The technical indicators for TENB are bearish. The MACD histogram is negative and contracting, RSI is neutral at 41.008, and the moving averages are bearish (SMA_200 > SMA_20 > SMA_5). The stock is trading below the pivot level of 20.275, with key support at 18.058 and resistance at 22.493. The pre-market price of 18.73 represents a 3.35% drop, indicating downward pressure.

Insider buying activity from two directors/officers suggests internal confidence in the company's value.
Revenue growth of 10.52% YoY in Q4 2025 indicates solid business execution.
Continued momentum in the Tenable One platform and cloud security portfolio.
Net income dropped significantly (-139.45% YoY) and EPS fell by -150.00% YoY in Q4
Analysts have broadly lowered price targets, reflecting cautious sentiment.
The stock has a 70% chance to decline by -1.04% in the next day and -4.99% in the next month.
Bearish technical indicators and a pre-market price drop of 3.35%.
In Q4 2025, Tenable reported revenue growth of 10.52% YoY to $260.53M. However, net income dropped to -$737K (-139.45% YoY), and EPS fell to -$0.01 (-150.00% YoY).
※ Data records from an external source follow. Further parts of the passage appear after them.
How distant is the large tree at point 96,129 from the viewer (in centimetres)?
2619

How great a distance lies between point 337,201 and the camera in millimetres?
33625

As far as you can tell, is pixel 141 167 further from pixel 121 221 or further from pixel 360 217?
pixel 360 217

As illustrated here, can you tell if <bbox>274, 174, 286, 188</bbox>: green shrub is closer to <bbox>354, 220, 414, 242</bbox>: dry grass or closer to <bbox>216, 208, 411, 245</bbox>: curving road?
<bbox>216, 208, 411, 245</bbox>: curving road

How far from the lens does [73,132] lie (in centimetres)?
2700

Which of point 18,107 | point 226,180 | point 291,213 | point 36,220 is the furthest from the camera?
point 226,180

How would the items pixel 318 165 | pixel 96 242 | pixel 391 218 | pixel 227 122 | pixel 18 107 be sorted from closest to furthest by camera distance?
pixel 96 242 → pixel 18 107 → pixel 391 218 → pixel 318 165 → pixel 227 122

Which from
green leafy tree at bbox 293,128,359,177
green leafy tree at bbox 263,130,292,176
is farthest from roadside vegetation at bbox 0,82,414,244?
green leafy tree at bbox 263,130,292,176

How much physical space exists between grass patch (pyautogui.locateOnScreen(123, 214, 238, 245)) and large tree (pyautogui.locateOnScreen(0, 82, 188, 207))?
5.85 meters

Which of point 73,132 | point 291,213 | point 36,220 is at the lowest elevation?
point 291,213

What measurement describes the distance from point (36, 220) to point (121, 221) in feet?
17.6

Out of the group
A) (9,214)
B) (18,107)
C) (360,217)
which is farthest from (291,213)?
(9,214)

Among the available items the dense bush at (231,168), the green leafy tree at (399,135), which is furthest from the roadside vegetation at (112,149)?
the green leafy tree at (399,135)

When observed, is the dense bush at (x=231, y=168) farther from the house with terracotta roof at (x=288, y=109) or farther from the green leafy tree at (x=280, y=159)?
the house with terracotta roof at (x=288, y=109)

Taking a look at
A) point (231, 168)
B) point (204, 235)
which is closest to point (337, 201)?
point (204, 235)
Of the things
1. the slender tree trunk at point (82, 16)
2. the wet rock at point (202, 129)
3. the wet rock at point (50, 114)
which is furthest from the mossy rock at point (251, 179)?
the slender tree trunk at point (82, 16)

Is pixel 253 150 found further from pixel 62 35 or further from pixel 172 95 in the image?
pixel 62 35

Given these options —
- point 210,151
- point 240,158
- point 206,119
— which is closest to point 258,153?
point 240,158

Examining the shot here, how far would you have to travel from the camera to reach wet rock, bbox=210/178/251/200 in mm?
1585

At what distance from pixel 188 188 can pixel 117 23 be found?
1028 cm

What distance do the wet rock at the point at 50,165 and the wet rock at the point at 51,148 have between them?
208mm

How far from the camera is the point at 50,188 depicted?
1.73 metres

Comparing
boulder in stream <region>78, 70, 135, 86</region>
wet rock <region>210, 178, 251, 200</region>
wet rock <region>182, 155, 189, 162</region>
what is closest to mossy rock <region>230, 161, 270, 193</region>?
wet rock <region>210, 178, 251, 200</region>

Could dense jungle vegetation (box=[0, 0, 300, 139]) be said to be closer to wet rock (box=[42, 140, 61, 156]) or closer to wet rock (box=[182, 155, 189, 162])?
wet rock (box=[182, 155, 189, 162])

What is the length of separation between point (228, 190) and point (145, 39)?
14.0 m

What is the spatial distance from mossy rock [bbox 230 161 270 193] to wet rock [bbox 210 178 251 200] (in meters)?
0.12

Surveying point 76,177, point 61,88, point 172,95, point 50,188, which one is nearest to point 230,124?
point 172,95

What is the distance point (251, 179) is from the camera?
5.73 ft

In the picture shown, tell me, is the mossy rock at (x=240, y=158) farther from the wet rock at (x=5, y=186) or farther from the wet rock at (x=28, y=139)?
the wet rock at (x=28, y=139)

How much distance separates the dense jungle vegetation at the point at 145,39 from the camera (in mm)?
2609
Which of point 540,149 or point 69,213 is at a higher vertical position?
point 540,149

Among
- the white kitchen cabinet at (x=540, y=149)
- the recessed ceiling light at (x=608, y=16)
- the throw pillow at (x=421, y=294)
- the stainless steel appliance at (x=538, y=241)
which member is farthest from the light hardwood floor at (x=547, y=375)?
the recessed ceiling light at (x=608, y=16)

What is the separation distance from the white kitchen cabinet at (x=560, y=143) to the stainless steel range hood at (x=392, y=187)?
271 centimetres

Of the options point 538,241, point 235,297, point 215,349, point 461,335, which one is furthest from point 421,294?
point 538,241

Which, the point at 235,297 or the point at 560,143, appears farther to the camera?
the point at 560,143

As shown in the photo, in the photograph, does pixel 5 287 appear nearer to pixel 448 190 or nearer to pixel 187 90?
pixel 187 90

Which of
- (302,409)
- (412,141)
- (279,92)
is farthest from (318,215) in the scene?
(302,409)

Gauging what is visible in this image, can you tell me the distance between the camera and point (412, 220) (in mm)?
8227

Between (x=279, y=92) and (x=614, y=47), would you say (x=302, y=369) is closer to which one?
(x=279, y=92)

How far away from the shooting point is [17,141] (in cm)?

Gross margin improved slightly to 78.78% (+0.77% YoY).
Analysts have lowered price targets across the board, with targets now ranging from $23 to $38. Despite the reductions, several analysts maintain Buy or Overweight ratings, citing solid execution and growth potential in the cybersecurity space. However, concerns about valuation, AI-driven competition, and conservative guidance weigh on sentiment.